Archive | 4 octobre 2019

All Blacks Academy – Tome 1 Un rêve de champion par Samuel Loussouarn

Présentation de l’éditeur :

Moi, c’est Lucas. Le rugby, j’ai ça dans le sang : ma grand-mère vient de Nouvelle-Zélande, le pays des All Blacks, la meilleure équipe du monde ! Alors forcément, j’ai un rêve : celui de décrocher un ticket pour la All Blacks Academy, l’école qui forme les champions de demain. Il y a juste un tout petit problème : je suis plutôt du genre gringalet, et très timide… Et le club de rugby local n’a pas voulu de moi. Sauf que, sans club, je n’ai aucune chance d’intégrer l’Academy… Une seule solution : monter ma propre équipe. Avec ma cousine Jade, mon copain Elliott et une super bande d’amis, tout devient possible. Même si Mathis, mon plus grand rival, est prêt à tout pour que j’échoue…

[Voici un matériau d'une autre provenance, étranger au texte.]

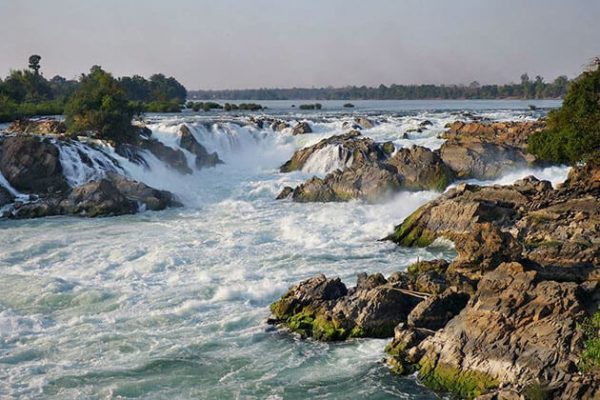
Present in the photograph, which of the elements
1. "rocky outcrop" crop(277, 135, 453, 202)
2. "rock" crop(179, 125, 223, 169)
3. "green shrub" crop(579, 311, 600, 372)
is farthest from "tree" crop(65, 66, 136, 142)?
"green shrub" crop(579, 311, 600, 372)

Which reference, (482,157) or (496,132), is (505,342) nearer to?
(482,157)

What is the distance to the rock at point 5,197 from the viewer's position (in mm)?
31234

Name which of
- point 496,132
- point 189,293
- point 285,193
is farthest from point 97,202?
point 496,132

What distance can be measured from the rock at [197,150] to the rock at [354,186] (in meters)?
12.5

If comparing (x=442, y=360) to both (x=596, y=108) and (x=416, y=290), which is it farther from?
(x=596, y=108)

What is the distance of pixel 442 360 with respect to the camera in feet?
42.5

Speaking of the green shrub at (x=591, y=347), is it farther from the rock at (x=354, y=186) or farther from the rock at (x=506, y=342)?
the rock at (x=354, y=186)

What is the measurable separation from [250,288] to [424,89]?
548 ft

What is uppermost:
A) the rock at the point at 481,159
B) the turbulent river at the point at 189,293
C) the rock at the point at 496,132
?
the rock at the point at 496,132

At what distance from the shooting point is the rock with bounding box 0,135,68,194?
33.2 metres

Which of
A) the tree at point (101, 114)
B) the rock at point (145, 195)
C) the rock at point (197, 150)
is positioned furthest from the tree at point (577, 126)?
the tree at point (101, 114)

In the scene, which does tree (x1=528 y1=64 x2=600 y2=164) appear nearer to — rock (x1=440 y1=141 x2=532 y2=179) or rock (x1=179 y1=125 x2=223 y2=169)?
rock (x1=440 y1=141 x2=532 y2=179)

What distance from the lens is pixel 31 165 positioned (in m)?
33.8

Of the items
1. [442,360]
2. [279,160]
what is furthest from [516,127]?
[442,360]
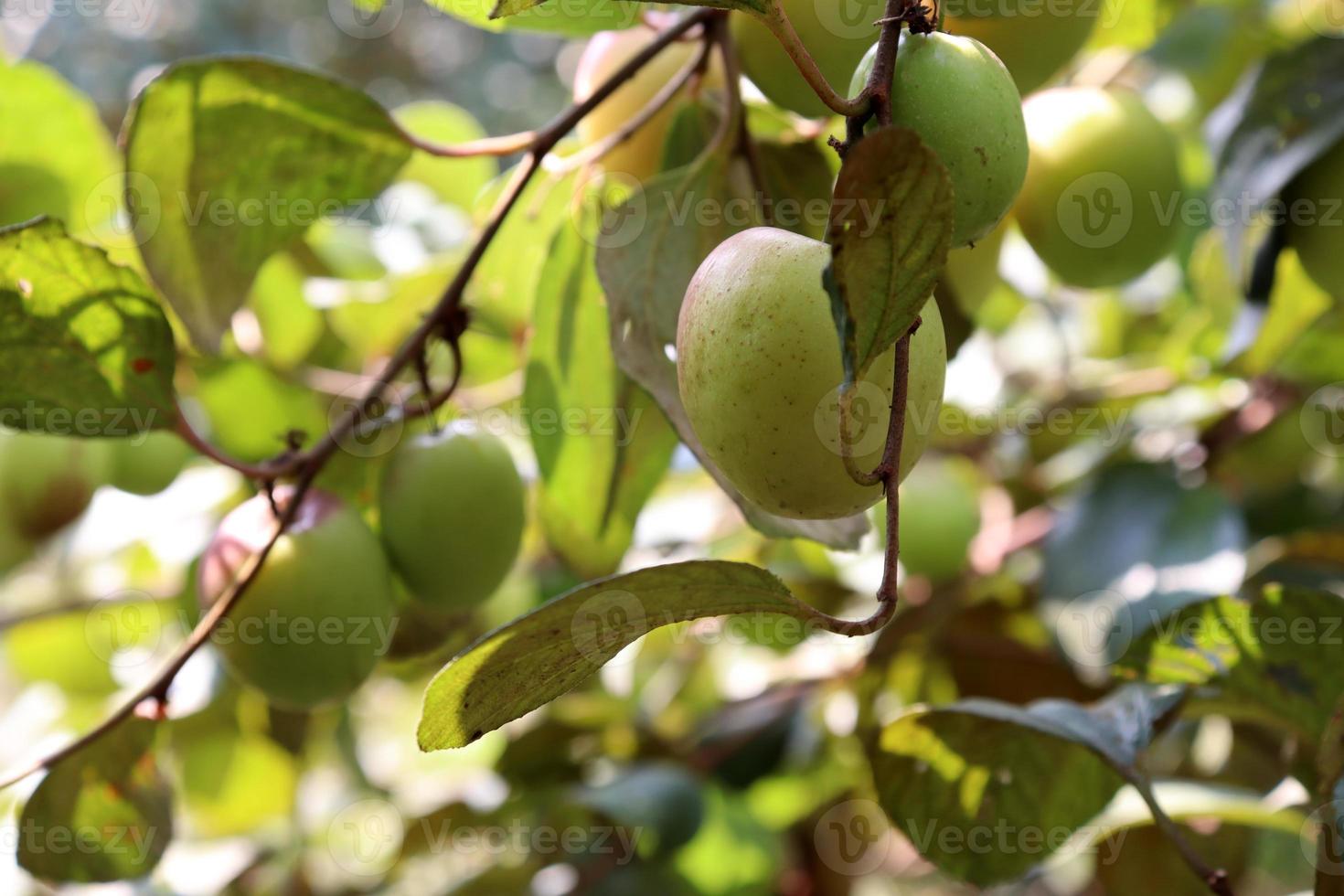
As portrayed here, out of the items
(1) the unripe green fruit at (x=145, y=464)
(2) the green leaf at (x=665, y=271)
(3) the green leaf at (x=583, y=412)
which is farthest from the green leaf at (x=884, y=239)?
(1) the unripe green fruit at (x=145, y=464)

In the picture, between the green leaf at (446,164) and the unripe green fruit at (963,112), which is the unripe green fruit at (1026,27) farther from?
the green leaf at (446,164)

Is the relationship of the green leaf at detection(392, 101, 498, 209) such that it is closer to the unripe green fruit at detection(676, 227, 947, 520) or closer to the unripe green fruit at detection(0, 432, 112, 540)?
the unripe green fruit at detection(0, 432, 112, 540)

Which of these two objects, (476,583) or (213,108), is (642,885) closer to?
(476,583)

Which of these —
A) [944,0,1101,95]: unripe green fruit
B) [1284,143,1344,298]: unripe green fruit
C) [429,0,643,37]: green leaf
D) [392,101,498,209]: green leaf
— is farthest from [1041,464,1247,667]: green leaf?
[392,101,498,209]: green leaf

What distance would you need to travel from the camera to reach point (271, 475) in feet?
1.84

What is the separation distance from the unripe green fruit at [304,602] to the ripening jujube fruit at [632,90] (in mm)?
229

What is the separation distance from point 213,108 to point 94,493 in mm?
390

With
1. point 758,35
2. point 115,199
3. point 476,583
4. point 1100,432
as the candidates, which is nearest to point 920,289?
point 758,35

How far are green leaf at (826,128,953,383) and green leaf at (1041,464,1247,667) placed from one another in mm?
411

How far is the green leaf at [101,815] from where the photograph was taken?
1.83ft

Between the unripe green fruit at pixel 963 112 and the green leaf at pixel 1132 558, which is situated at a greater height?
the unripe green fruit at pixel 963 112

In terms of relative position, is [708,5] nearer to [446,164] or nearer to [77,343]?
[77,343]

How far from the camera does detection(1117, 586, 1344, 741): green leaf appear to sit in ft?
1.70

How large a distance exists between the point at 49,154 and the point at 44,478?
239mm
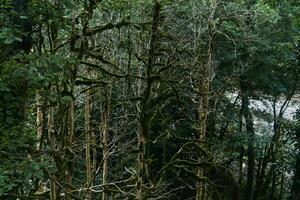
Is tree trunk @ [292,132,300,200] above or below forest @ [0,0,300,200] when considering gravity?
below

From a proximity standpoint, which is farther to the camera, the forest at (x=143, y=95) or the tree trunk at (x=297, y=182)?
the tree trunk at (x=297, y=182)

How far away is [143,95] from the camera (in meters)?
8.03

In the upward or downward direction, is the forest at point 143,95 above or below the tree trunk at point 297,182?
above

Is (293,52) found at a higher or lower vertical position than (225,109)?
higher

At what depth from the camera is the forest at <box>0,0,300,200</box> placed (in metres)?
4.02

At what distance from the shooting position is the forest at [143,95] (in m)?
4.02

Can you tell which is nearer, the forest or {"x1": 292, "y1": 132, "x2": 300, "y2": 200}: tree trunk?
the forest

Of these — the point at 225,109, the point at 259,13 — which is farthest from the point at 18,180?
the point at 225,109

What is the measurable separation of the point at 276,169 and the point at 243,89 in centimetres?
426

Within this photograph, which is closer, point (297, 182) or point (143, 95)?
point (143, 95)

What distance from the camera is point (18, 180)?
144 inches

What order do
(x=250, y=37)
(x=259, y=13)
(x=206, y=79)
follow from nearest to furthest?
(x=206, y=79) < (x=259, y=13) < (x=250, y=37)

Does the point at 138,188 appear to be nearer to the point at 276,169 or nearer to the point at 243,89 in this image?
the point at 243,89

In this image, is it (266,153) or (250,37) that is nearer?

Merci à Hachette Romans et à Netgalley pour ce partenariat.

Mon avis :

Vous vous y connaissez en Rugby ? Non ? Moi non plus, ce n’est pas un souci, vous pourrez, jeune ou moins jeune, apprécier ce roman même si vous ne connaissez rien à ce sport. D’ailleurs, à aucun moment dans ce livre, le lecteur n’est pris de haut, comme s’il était censé tout connaître de ce sport, pas aussi populaire en France que le football (message personnel : Allez Castres !).

Lucas aime le rugby, Lucas veut jouer au rugby, il a seulement un gros problème : le club local ne veut pas de lui, parce qu’il est trop fluet, il ne veut pas de sa cousine Jade non plus, parce qu’elle est une fille – il doit bien exister des clubs de rugby féminins, comme il existe des clubs de football féminins !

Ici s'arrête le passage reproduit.